Status on where we are:

Last lecture. Planning by dynamic programming: Solve a known MDP
This lecture. Model-Free prediction: estimate the value function of an unknown MDP
Next lecture. Model-free control: optimize the value function of an unknown MDP

By 'solving' we mean finding the optimal behaviour in that MDP that maximizes the reward from any state. But it was a known MDP; where we know the dynamics and rewards which allows us to find the value function. We saw how to compare policies and in turn find the optimal policy.
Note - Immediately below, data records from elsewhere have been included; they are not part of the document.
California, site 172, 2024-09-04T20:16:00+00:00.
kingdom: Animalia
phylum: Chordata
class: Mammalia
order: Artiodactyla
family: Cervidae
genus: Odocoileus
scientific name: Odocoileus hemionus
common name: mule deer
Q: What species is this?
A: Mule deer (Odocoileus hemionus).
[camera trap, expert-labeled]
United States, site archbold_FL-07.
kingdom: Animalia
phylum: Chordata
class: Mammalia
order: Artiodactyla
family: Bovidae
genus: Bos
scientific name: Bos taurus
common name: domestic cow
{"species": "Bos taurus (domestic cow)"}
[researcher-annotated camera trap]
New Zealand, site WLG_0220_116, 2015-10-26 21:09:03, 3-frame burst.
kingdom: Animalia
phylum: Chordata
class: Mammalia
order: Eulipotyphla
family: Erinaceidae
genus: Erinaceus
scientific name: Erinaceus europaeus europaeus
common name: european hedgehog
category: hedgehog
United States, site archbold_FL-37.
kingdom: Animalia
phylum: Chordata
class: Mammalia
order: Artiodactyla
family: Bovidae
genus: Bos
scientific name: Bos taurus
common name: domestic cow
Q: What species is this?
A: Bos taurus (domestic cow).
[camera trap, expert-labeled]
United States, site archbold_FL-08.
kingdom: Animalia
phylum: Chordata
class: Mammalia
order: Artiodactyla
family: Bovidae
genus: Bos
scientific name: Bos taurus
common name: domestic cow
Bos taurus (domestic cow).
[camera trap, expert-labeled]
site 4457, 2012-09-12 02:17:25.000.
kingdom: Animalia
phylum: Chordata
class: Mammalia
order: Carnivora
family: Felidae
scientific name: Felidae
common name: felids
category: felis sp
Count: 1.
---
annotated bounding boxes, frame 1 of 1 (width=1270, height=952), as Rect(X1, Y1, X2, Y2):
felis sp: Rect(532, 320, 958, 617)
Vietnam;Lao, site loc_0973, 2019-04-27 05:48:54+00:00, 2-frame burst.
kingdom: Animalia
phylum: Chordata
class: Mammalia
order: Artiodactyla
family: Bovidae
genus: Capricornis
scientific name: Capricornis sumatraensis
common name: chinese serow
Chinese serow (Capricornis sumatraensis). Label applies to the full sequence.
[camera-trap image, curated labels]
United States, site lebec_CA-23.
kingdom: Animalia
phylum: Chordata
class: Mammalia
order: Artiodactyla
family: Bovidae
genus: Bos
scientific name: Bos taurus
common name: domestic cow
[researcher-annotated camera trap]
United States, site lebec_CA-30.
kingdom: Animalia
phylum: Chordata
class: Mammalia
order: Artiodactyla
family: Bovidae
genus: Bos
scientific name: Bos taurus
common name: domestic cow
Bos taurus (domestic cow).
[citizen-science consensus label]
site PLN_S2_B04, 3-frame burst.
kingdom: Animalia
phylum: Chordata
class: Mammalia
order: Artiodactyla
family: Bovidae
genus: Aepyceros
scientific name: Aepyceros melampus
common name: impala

In model-free methods we do something similar: but now we give up on this major assumption that we know how an environment works (which is usually the case). Instead we go directly from the experience of the agent to a value function, and hence, a policy. Just like we did for DP we break it into two parts: first to evaluate policies, and then to solve for the optimal policy. The challenge is to do it without knowing the model (MDP).

Monte-Carlo Learning

Figuring out how the "world" works is quite straight forward, and MC methods are unefficient but still effective (it does solve many problems, but slowly) method and is widely used in practice. It learns from episodes of experience (so random, iterative search). MC learns from complete episodes (running a game to termination); with no bootstrapping. If we start in some state, run an episode and get 5, then start again and rerun and get 7, we simply calculate the mean and estimate the value to be 6. Caveat: only apply MC to episodic MDPs where the episodes terminate.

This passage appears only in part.